Téhéran est la capitale de l’Iran, située au nord du pays. Le complexe du Golestan en Palestine, avec ses belles salles et son trône de marbre dans le centre-ville, était autrefois le siège de la puissante dynastie Qajar. Qui est Maryam Radjavi ? Droits des femmes en Iran. Les perspectives d’avenir.

Maryam Radjavi

Maryam Radjavi est une femme politique née le 4 décembre 1953 à Téhéran, en Iran, élue présidente du Comité national du Mouvement de la résistance iranienne depuis 1993. Son statut décisif pour le fondamentalisme, le soutien à la démocratie, la séparation des religions nationales et l’égalité entre les hommes et les femmes. Il a présenté demain un plan en dix points pour l’Iran.

Chronologie

  • En 1970, Maryam a commencé à combattre Shah.
  • En 1981, elle a participé à deux manifestations pacifistes contre la dictature.
  • En 1985, Maryam Radjavi a été nommée par le co-chef du Jihad du peuple iranien Massiud Radjavi.
  • En 1989, elle a été élue secrétaire générale du mouvement.
  • En 1993, sur les conseils de Massoud Radjavi, Maryam est nommée future présidente républicaine du Comité national du Mouvement de la résistance iranienne (CNRI).
  • Le 17 juin 2003, Maryam Radjavi et 164 autres opposants au régime iranien ont été arrêtés à Auver-sur-Oise-sur-Oise, où se trouve le siège du CNRI. Après la mise en accusation, elle a été libérée par la cour d’appel de Paris le 2 juillet.

Droits des femmes, liberté et égalité en Iran

La liberté et l’égalité des femmes en Iran, demain, expriment une ferme conviction et un attachement au principe de la séparation de la religion et de l’État. C’est le point de vue du mouvement de résistance iranien sur les droits des femmes.Sur ce site

Femmes iraniennes de demain : – libertés et droits fondamentaux — égalité devant la loi — liberté de choisir ses vêtements — participation égale à la direction politique — égalité des domaines économiques — égalité familiale — interdiction de la violence — interdiction de l’exploitation sexuelle — abolition du mollah Islam — participation active et égale des femmes aux commandes – lutte contre le voile obligatoire : d’autres femmes islamiques ont fait progresser la lutte pour les droits des femmes en proposant une vision sociale basée sur des interprétations centrées sur les femmes des textes islamiques. Ils ont condamné la « vraie voie islamique » présentée aux femmes comme « le patriarcat en costume islamique. »

Perspectives d’avenir

Pour l’avenir, l’Iran n’a pas encore ratifié la Convention internationale contre la discrimination à l’égard des femmes. Le Parlement a approuvé le traité en 2003, mais il a ensuite été aboli par le Comité des gardiens, qui a estimé que certaines dispositions violaient les dispositions du Coran.
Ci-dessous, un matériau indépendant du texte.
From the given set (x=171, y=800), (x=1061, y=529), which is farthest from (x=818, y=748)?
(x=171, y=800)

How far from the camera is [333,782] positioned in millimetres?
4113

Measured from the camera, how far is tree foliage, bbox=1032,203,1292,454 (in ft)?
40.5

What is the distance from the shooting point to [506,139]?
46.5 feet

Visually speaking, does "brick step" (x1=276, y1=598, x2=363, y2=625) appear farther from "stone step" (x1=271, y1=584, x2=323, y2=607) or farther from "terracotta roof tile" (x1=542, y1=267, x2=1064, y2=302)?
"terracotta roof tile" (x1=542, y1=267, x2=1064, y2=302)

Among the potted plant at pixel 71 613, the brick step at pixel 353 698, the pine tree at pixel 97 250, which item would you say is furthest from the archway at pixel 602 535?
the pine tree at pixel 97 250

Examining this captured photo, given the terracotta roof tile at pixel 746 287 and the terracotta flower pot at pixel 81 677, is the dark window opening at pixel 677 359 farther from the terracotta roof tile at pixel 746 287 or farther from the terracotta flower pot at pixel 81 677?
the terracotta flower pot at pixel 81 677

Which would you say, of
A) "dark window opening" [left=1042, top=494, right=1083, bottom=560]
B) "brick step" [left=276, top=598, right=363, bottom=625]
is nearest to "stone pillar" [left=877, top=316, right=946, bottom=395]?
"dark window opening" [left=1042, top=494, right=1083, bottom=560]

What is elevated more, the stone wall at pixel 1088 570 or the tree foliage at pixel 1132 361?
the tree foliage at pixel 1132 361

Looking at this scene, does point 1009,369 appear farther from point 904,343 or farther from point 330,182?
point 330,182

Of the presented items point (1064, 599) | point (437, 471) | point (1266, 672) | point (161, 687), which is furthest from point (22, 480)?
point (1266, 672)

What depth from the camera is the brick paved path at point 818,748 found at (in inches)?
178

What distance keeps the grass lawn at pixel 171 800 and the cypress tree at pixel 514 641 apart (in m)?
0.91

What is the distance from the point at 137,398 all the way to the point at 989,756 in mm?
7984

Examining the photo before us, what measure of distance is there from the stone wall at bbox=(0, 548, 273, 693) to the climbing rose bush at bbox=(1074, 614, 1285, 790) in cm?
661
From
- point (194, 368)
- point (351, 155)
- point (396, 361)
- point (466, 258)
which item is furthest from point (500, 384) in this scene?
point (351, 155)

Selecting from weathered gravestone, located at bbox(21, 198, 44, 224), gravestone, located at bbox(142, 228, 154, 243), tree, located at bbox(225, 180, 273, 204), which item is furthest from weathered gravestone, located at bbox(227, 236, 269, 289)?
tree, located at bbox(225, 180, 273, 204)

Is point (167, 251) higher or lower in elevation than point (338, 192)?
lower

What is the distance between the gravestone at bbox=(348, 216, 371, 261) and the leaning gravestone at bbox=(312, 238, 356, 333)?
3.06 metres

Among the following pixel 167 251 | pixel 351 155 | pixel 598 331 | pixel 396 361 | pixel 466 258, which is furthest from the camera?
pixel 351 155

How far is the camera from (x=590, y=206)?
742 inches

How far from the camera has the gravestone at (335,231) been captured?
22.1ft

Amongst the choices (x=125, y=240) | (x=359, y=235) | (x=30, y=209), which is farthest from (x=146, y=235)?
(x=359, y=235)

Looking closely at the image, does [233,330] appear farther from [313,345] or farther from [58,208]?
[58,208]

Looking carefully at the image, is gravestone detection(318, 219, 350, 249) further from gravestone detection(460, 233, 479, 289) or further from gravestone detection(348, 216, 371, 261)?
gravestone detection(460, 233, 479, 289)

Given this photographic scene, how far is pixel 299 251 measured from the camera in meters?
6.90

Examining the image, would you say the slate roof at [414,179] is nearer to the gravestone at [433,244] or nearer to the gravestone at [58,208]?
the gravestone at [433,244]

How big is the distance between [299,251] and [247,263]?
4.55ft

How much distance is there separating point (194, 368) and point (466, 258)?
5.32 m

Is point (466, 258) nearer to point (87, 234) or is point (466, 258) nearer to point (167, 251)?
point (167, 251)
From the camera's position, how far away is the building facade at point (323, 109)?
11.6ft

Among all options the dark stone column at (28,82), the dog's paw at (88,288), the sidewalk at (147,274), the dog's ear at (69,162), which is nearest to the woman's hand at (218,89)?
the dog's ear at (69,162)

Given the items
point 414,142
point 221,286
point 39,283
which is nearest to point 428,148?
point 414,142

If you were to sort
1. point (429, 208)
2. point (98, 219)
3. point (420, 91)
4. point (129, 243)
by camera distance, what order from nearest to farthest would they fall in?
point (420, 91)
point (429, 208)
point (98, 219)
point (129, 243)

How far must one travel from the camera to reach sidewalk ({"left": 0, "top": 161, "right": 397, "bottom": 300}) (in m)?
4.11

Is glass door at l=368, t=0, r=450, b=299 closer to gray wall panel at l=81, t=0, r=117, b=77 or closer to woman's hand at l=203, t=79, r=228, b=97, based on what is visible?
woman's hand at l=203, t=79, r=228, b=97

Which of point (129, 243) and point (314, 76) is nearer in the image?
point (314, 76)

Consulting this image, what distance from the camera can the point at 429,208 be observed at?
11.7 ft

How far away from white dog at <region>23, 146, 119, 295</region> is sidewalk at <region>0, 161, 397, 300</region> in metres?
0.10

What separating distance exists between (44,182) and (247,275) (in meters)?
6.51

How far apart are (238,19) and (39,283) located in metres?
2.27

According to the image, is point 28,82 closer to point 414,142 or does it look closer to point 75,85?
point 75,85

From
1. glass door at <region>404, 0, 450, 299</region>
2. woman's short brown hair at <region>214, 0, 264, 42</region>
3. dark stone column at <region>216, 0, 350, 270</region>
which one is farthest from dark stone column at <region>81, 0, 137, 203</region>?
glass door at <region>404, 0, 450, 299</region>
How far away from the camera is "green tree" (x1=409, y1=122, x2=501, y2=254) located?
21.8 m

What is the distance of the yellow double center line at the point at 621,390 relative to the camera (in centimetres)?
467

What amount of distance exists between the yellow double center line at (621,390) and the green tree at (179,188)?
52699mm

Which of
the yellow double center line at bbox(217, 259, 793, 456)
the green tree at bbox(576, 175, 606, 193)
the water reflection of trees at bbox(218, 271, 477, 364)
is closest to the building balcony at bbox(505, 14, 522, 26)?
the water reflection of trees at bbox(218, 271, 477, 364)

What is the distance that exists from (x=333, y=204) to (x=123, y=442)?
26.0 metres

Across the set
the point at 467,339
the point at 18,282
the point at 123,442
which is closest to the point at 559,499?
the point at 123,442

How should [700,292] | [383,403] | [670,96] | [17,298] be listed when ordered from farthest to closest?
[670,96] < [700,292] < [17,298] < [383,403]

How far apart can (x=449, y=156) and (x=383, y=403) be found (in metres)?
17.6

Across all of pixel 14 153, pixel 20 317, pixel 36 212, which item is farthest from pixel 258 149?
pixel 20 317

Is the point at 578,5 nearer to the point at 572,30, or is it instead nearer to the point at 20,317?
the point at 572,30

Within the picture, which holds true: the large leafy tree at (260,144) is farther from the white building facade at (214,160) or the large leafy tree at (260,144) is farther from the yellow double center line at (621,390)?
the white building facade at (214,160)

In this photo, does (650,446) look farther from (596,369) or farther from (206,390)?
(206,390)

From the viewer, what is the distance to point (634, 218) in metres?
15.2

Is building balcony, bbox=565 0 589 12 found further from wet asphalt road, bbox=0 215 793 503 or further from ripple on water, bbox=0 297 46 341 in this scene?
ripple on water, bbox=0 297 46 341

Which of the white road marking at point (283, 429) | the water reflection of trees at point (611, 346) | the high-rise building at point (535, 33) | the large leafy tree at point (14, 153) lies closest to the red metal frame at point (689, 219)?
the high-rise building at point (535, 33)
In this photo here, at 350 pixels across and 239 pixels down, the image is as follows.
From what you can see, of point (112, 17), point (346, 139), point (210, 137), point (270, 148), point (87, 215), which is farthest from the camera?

L’élection du président Mahmoud Ahmadinejad du Parti conservateur a suscité la peur des militants qui craignent de perdre leurs intérêts. Les sociologues et militants des droits des femmes Nayereh Tavakkoli ont déclaré : « Il n’y a aucune raison d’être optimiste quant au nouveau gouvernement et au nouveau président. Bien qu’il y ait des femmes au gouvernement et au parlement, elles ne croient pas en l’égalité des sexes et il croit que l’inégalité est une bonne chose la politique d’Ahmadinejad sur les problèmes des femmes oblige les femmes à rentrer chez elles et à donner la priorité aux familles.

L’un des principaux défis de l’avenir est la réconciliation entre l’islam et les temps modernes, qui conduiront à la création d’une société iranienne qui n’augmentera pas les inégalités et ne nuira pas aux femmes. Il faut reconnaître que “cela constitue une force sociale puissante”. L’enthousiasme des femmes est toujours élevé, ce qui annonce de bons changements dans la situation des femmes iraniennes, faisant de la République islamique d’Iran l’un des pays musulmans avec le plus de libération des femmes.